[BEGIN]

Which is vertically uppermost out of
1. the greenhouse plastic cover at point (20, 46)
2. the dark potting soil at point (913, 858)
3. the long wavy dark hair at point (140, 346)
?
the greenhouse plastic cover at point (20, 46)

[END]

_GIVEN EXERCISE:_ Reproduce the data above word for word, keeping every line as it stands.

_SOLUTION TO THIS PROBLEM:_
Which is vertically uppermost out of
1. the greenhouse plastic cover at point (20, 46)
2. the dark potting soil at point (913, 858)
3. the long wavy dark hair at point (140, 346)
?
the greenhouse plastic cover at point (20, 46)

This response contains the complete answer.